Soekarno

Tokoh besar yang tak lekang oleh waktu dalam sejarah Indonesia adalah Ir. Soekarno. Sebagai Proklamator sekaligus Presiden pertama Republik Indonesia, sosok yang akrab disapa Bung Karno ini merupakan arsitek utama kemerdekaan dan pemersatu bangsa yang heterogen.

Soekarno

Berikut adalah ulasan mengenai jejak perjuangan dan warisan pemikiran sang “Putra Sang Fajar”.


Profil dan Masa Muda

Lahir di Surabaya pada 6 Juni 1901 dengan nama kecil Kusno Sosrodihardjo, Soekarno tumbuh dalam semangat pergerakan nasional. Ia menempuh pendidikan tinggi di Technische Hoogeschool te Bandoeng (sekarang ITB) dan lulus sebagai insinyur sipil. Namun, gairah utamanya bukanlah membangun gedung, melainkan membangun kedaulatan bangsa melalui orasi dan tulisan yang tajam.

Jejak Perjuangan Kemerdekaan

Perjalanan politik Soekarno penuh dengan tantangan berat, termasuk keluar-masuk penjara dan pengasingan oleh pemerintah kolonial Belanda.
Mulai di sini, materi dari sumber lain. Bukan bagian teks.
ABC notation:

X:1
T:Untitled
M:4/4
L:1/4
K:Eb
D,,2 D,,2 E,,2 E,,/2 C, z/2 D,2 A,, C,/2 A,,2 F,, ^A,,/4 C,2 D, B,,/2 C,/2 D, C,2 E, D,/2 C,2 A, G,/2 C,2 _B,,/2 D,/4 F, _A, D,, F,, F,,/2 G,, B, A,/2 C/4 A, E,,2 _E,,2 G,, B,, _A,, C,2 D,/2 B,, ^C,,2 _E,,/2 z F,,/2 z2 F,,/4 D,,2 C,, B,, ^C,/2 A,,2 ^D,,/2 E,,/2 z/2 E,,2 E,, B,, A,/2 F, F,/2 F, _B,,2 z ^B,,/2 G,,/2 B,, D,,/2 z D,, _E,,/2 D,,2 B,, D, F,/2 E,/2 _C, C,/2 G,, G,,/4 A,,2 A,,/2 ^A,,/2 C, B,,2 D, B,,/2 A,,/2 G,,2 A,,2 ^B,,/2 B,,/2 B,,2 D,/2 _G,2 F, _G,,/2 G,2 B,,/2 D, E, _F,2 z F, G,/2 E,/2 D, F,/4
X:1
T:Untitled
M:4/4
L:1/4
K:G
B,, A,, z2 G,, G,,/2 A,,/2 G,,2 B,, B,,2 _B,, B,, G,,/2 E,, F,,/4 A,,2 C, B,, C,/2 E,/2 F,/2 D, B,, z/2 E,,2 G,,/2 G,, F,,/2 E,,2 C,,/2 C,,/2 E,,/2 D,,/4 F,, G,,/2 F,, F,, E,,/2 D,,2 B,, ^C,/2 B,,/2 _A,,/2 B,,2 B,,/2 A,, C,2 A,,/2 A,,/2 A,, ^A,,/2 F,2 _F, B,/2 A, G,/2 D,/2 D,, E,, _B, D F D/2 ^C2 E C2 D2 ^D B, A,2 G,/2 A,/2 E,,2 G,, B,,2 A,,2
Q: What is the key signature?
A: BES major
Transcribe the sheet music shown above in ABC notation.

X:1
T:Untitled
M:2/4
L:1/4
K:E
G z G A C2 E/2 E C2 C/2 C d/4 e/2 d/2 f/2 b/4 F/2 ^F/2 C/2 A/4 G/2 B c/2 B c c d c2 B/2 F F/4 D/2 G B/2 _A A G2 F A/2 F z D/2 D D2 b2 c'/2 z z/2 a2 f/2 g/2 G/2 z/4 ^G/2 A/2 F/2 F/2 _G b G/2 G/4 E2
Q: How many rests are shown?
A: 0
Beberapa poin penting dalam perjuangannya meliputi:

  • Pendirian PNI (1927): Soekarno mendirikan Partai Nasional Indonesia untuk memperjuangkan kemandirian politik secara radikal terhadap penjajah.

  • Pembelaan “Indonesia Menggugat”: Saat diadili di Bandung, ia membacakan pidato pembelaan yang mengguncang dunia internasional mengenai ketidakadilan kolonialisme.

  • Lahirnya Pancasila: Pada 1 Juni 1945, dalam sidang BPUPKI, ia mencetuskan lima prinsip dasar negara yang kita kenal sebagai Pancasila.

  • Proklamasi 17 Agustus 1945: Bersama Mohammad Hatta, ia memproklamasikan kemerdekaan Indonesia, menandai berakhirnya penjajahan di tanah air.

Gaya Kepemimpinan dan Diplomasi Dunia

Sebagai presiden, Bung Karno dikenal dengan gaya retorika yang mampu membakar semangat rakyat. Di kancah internasional, ia adalah sosok yang disegani melalui kebijakan politik bebas aktif.

Ia menggagas Konferensi Asia Afrika (KAA) di Bandung tahun 1955 yang menjadi cikal bakal Gerakan Non-Blok. Hal ini membuktikan bahwa Indonesia, meski baru merdeka, mampu menjadi pemimpin bagi negara-negara berkembang lainnya untuk lepas dari pengaruh Blok Barat maupun Blok Timur.

Akhir Hayat dan Warisan

Bung Karno wafat pada 21 Juni 1970 di Jakarta dan dimakamkan di Blitar, Jawa Timur. Meskipun beliau telah tiada, pemikirannya tentang Marhaenisme, kedaulatan pangan, dan pentingnya menjaga persatuan (Bhinneka Tunggal Ika) tetap relevan hingga hari ini.

Bagi generasi saat ini, mempelajari sosok Soekarno bukan sekadar mengenang masa lalu, melainkan mengambil api semangatnya untuk terus menjaga kedaulatan bangsa di tengah arus globalisasi. Beliau sering berpesan, “Jasmerah: Jangan Sekali-kali Meninggalkan Sejarah.”